Among other medical problems linked to abdominal fat are insulin resistance and the risk of Type 2 diabetes, compromised lung function and migraine headaches. Even asthma risk is raised by being overweight and especially by abdominal obesity, a study of 88,000 California teachers found.

Over all, according to findings among more than 350,000 European men and women published in The New England Journal of Medicine, having a large waist can nearly double one’s risk of dying prematurely even if overall body weight is normal.

All of which raises the question: How best to shed abdominal fat and, even more important, how to avoid accumulating it in the first place?

Chances are you’ve periodically seen ads on the internet for seemingly magical ways to reduce belly fat. Before you throw good money after bad, let it be said that no pill or potion has been scientifically shown to dissolve abdominal fat. You have to work at it. And that means avoiding or drastically limiting certain substances in your diet, controlling overall caloric intake and engaging in exercise that burns calories.

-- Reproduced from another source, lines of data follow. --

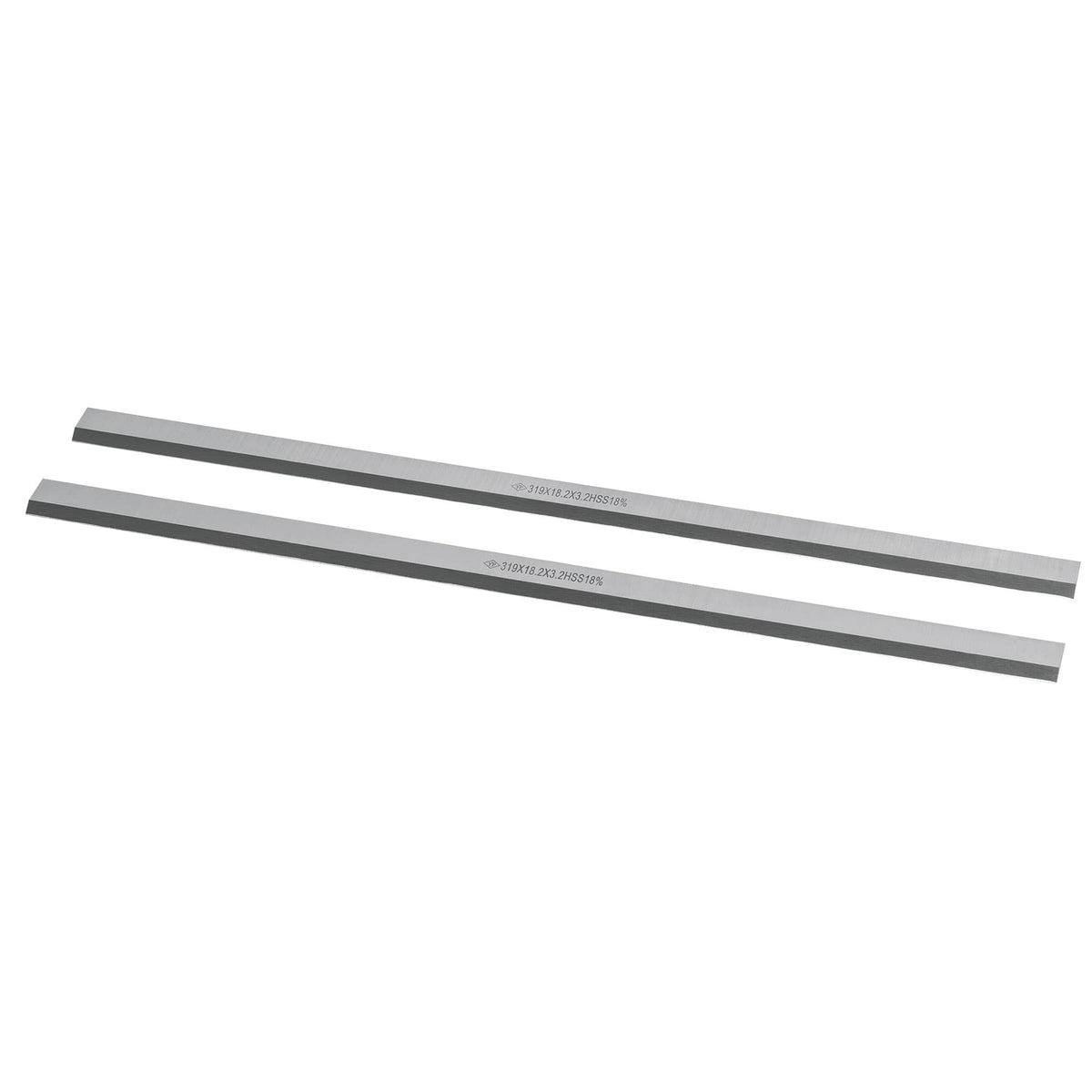 BLÍSTER CON 2 CUCHILLAS HSS PARA CEPILLO PORTÁTIL CEP-12 16243 R20-CEP-12A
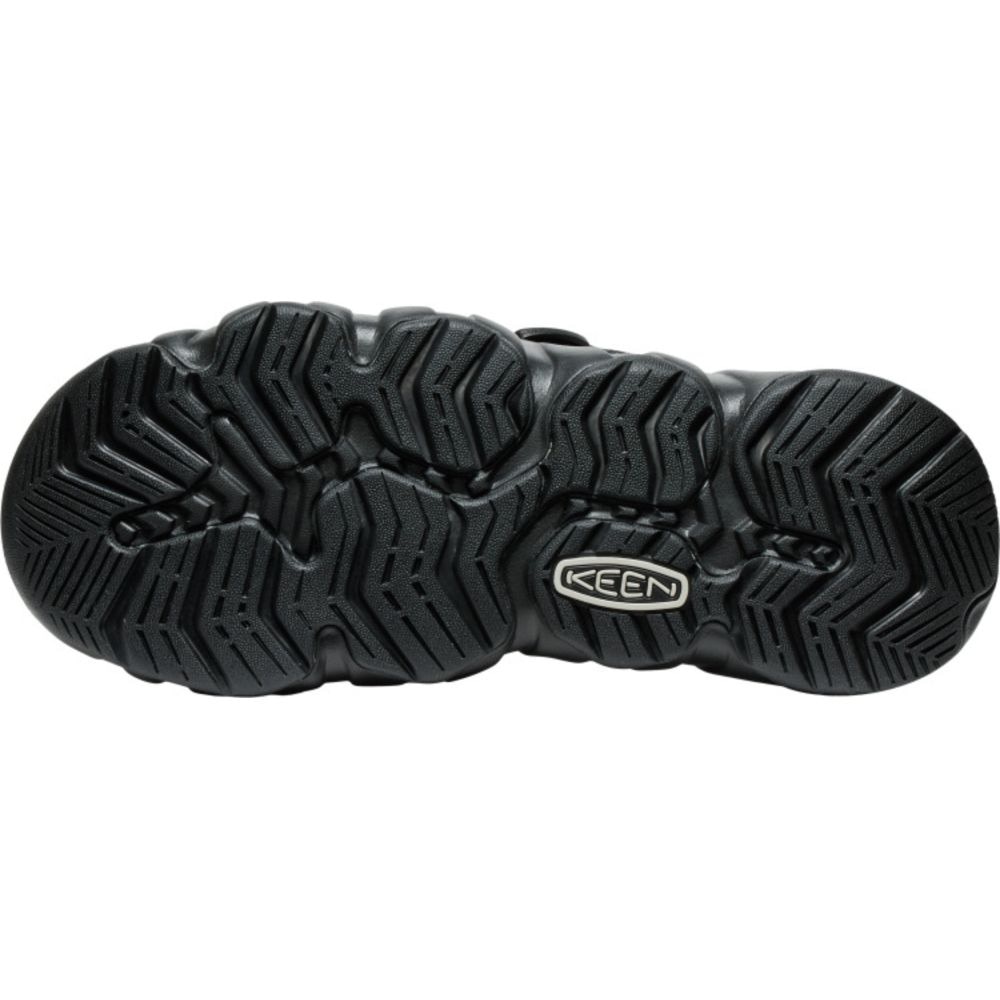 キーン（KEEN）（メンズ）カジュアルシューズ ハイパーポート クロッグ レザー 1030766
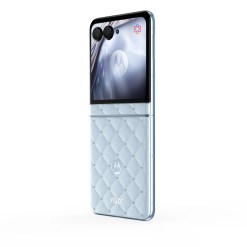Motorola razr 60 + moto buds loop 17.5 cm (6.9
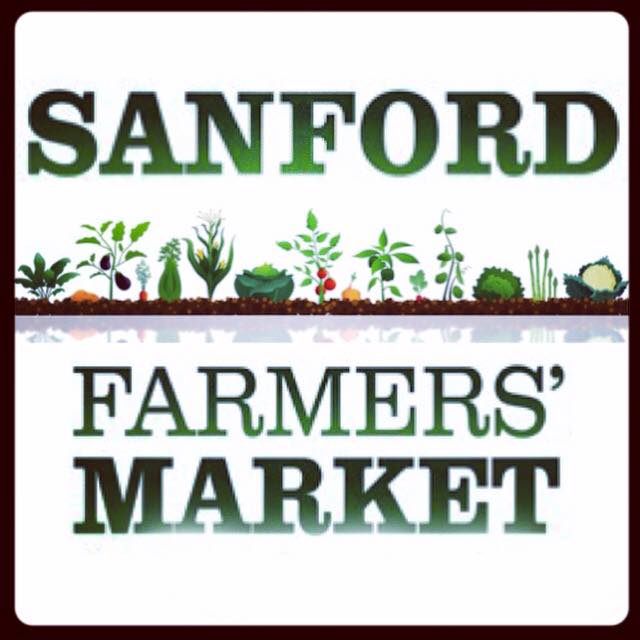 Sanford Farmers' Market Maine Sanford ME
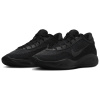 Nike G.T. Hustle Academy Удобные и Легкие Низкие Баскетбольные Кроссовки Мужские Черные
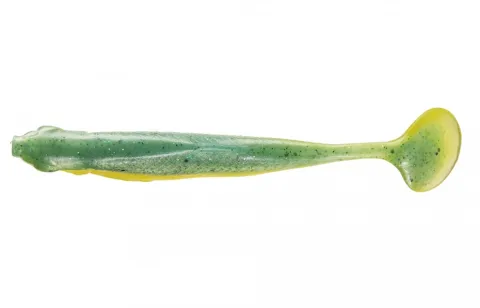 Realistic Shad Płoć 12cm P12 044 — zdjęcie 2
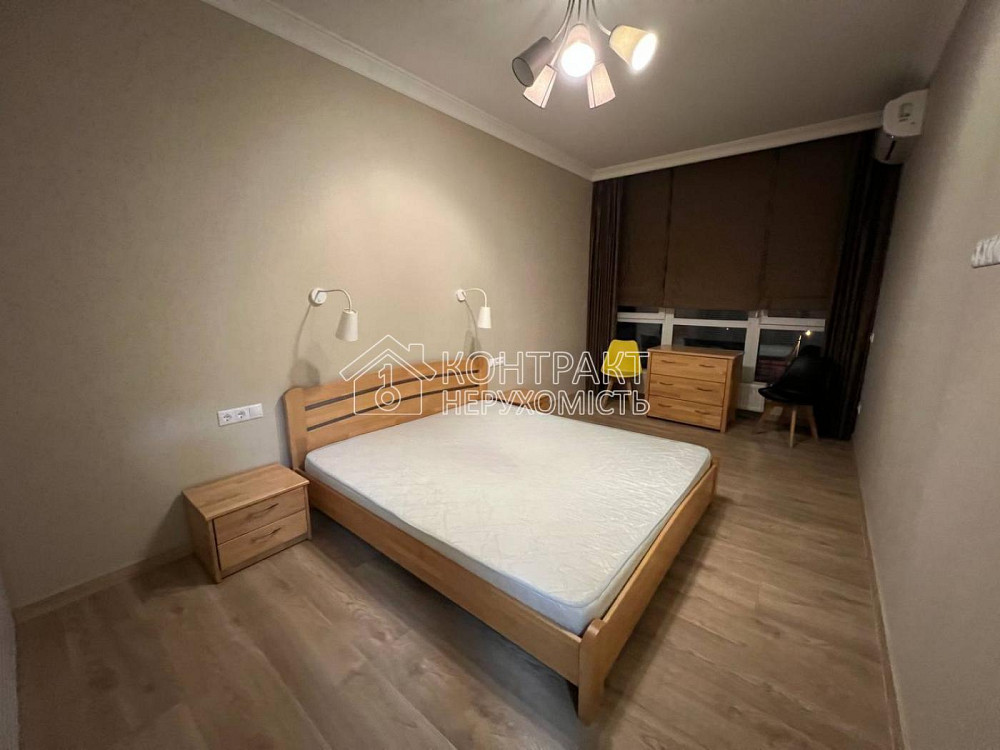 Продаж Квартира 2-кімнатна, 6/9 поверх на вул. Клочківська Харків - фото 6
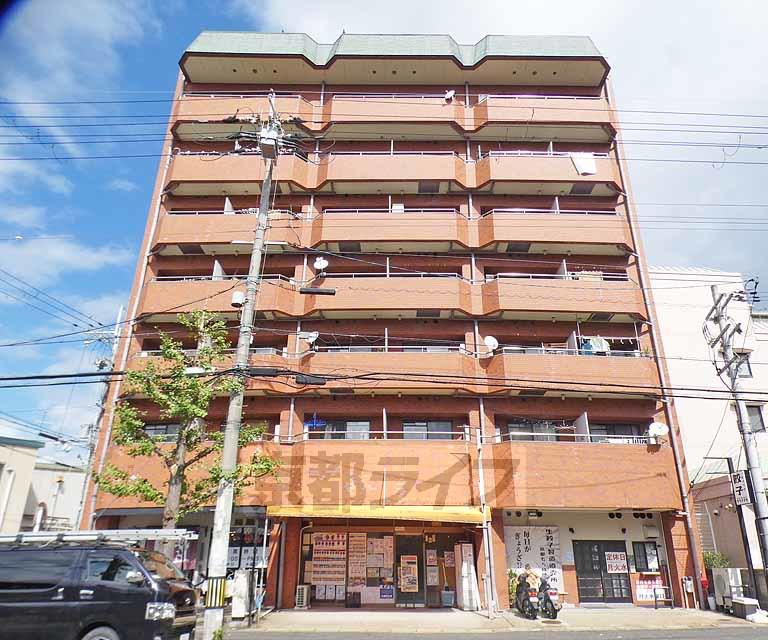 梅津シャトープレザンス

Perhaps the worst offender is sugar — all forms and especially fructose, which makes up half of sucrose and 55 percent of high-fructose corn syrup. One of the best ways to reduce your sugar intake is to stop drinking sodas and other sweet drinks, including fruit juices. Limiting alcohol, which may suppress fat-burning and add nutritionally empty calories, and avoiding refined carbohydrates like white bread and white rice are also helpful.

Make sure your diet contains adequate amounts of protein and dietary fiber, including vegetables, beans and peas and whole grains.

Get enough sleep — at least seven hours a night. In a study of 68,000 women followed for 16 years, those who slept five hours or less were a third more likely to gain 32 pounds.

Finally, move more. In a major national study, inactivity was more closely linked to weight gain and abdominal obesity than caloric intake.